Sending caps to userspace (Re: [GIT PULL] kdbus for 4.1-rc1)

From: Andy Lutomirski
Date: Wed Apr 15 2015 - 11:42:34 EST

[resending because gmail.]

tl;dr AFAICS systemd is the only thing using caps like this.
systemd's code for that appears to be exploitably buggy, but that bug
is mitigated by the fact that I haven't found any evidence that the
cap check does anything, so there's nothing to exploit. But it sure
seems like a single example of this mechanism being used with no real
purpose is not a good justificaiton for trying to support it for real.

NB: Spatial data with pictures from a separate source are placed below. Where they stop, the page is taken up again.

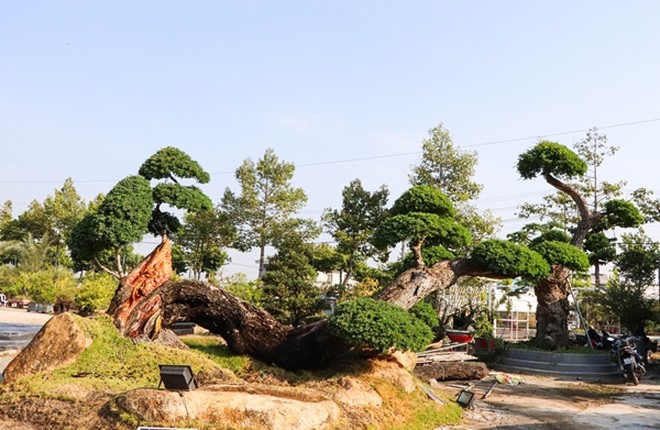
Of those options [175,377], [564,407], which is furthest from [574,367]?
[175,377]

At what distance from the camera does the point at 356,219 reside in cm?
2548

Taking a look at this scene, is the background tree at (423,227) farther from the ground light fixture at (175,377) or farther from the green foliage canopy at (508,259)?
the ground light fixture at (175,377)

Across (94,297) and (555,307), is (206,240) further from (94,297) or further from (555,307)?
(555,307)

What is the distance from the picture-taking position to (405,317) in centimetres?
832

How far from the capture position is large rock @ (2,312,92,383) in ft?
24.5

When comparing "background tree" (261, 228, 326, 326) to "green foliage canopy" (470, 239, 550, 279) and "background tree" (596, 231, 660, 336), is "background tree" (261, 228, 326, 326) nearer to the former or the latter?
"green foliage canopy" (470, 239, 550, 279)

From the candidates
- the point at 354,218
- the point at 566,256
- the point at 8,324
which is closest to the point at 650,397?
the point at 566,256

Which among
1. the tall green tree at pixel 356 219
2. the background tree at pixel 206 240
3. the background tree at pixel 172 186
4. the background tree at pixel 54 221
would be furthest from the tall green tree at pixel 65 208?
the background tree at pixel 172 186

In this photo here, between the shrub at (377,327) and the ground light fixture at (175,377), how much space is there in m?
2.59

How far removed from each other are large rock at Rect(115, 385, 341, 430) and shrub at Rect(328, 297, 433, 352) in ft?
5.45

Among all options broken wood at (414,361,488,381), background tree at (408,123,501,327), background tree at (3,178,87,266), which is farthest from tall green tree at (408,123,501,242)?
background tree at (3,178,87,266)

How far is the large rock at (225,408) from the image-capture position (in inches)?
229

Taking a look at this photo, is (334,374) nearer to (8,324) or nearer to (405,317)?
(405,317)

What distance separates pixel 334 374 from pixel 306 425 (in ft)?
8.10
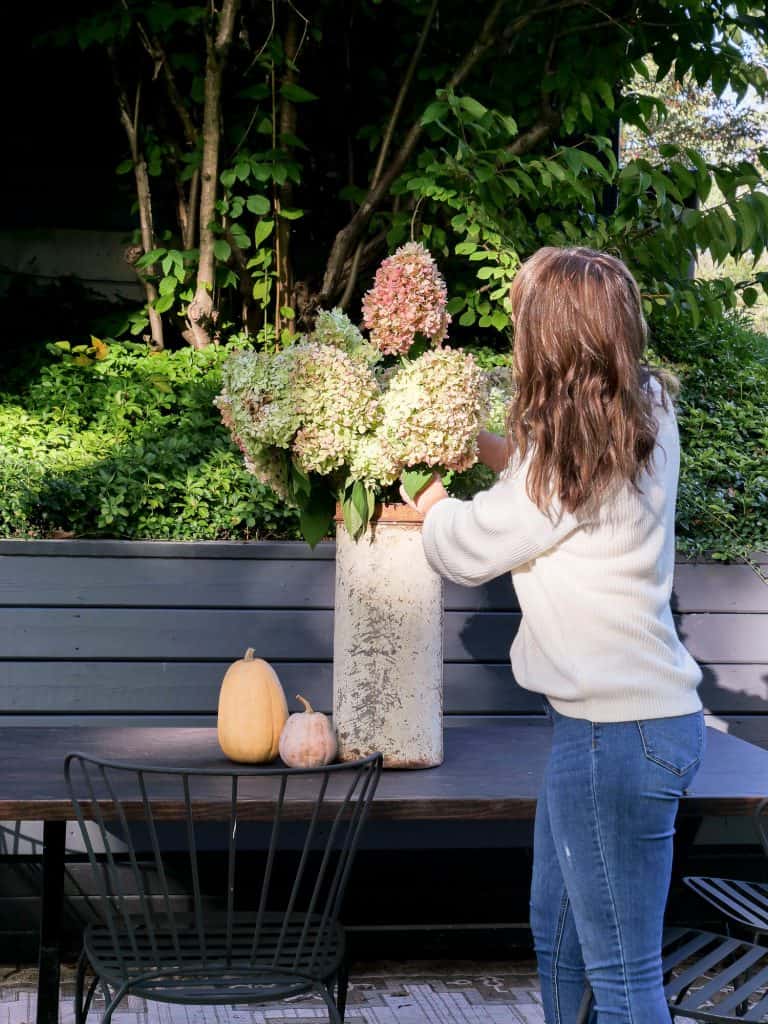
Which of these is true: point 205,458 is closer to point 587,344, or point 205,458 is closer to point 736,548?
point 736,548

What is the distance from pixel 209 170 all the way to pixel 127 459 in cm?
153

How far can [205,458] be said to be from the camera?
4219 mm

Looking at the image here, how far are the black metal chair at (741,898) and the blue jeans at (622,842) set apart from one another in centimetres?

On Apr 15, 2015 5:00 AM, "Greg Kroah-Hartman"
<gregkh@xxxxxxxxxxxxxxxxxxx> wrote:
> [Back to the capability discussion]
> On Tue, Apr 14, 2015 at 11:57:22AM -0700, Andy Lutomirski wrote:
> > >> Then I'll have to find a way to embolden my NACK further. My point is
> > >> that capturing garbage like cmdline and capabilities (again, that
> > >> latter part is completely unacceptable under any circumstances
> > >> whatsoever) on behalf of *all* senders is a disaster. If it's
> > >> optional, then I can at least hope that userspace will honor the
> > >> optionality and let everything turn it off. If it's mandatory, then
> > >> kdbus is just unsafe to use to send messages to untrusted parties.
> > >
> > > It's opted in by the receiving peer if the task implementing a service
> > > wants to access these pieces of information. It is optional, and the
> > > documentation clearly states that userspace should cope with this, and
> > > also, when they are available we make sure to provide the correct
> > > race-free information.
> > >
> > > As said many times before, an application can do so already today with
> > > information from other API file systems, so why is this suddenly a
> > > problem when kdbus optionally offers the exact same information along
> > > with each transmitted message? Yes, we all "hate" capabilities, but
> > > userspace uses them, and gets access to them all the time through the
> > > POSIX apis (capget(), cap_get_pid(), capgetp(), etc.) and through
> > > /proc/pid/status. They are something that we have to support and handle
> > > properly.
> > >
> > > In the very first submission of kdbus, we stated that we want to allow
> > > userspace methods to access these same bits to be able to make decisions
> > > about permissions. And to do so in a race-free manner, which is very
> > > hard, if not almost impossible, to do so from userspace alone.
> > >
> > > For instance, if a task has CAP_NET_ADMIN set, we can use that
> > > information in order to allow or disallow certain actions to be taken by
> > > a privileged process. Or, if a client that has the capability to call
> > > reboot (i.e. have CAP_SYS_REBOOT) makes the D-Bus call to reboot the
> > > system, the system daemon listening for that message knows that yes, at
> > > the time that the client made that call, it really did have that
> > > capability so it is ok to actually reboot the system.
> > >
> > > Instead of trying to use SCM_CREDENTIALS to get the pid and another
> > > round of cap_get_pid() and the like, all of which are susceptable to
> > > racing and all sorts of other horrors, that are insecure, we can provide
> > > this information in an atomic, and secure way.
> >
> > /me suppresses a long string of expletives.
> >
> > Please point me at the code that does this with caps. It's WRONG in
> > userspace and it's WRONG in the kernel. I want to know what code that
> > runs on my system does this so I can send the appropriate bug reports
> > and get it fixed. I think the RHEL crowd at least will take it
> > seriously when I tell them that this is a security hole.
> Look at how polkit and login manager work. Or anything that uses
> SCM_CREDENTIALS. Also I think PAM does odd things with credentials, but
> it's been a long time since I looked at any PAM code, I could be wrong.
> Also look at users of SO_PEERCRED, as those are used in places as well,
> but you know all about those.

Huh? The only thing the unix socket creds crap has to do with caps is
that it gives you a pid. AFAICT, and I could be wrong, systemd is the
only code that came up with the dubious idea of mapping
AF_UNIX-derived pids to caps.

> Also look at programs that make those capability calls, they are
> obviously using them for some reason, right? Nothing we can do about
> them, and it's not the main issue here at all, sorry for the
> side-discussion.

I looked. AFAICT polkit doesn't use caps. Systemd does (look for
VTABLE_CAP and the associated code) for reasons that escape me. I
have yet to find a single cap-guarded method in the systemd code base
that isn't also guarded by dbus policy and/or polkit.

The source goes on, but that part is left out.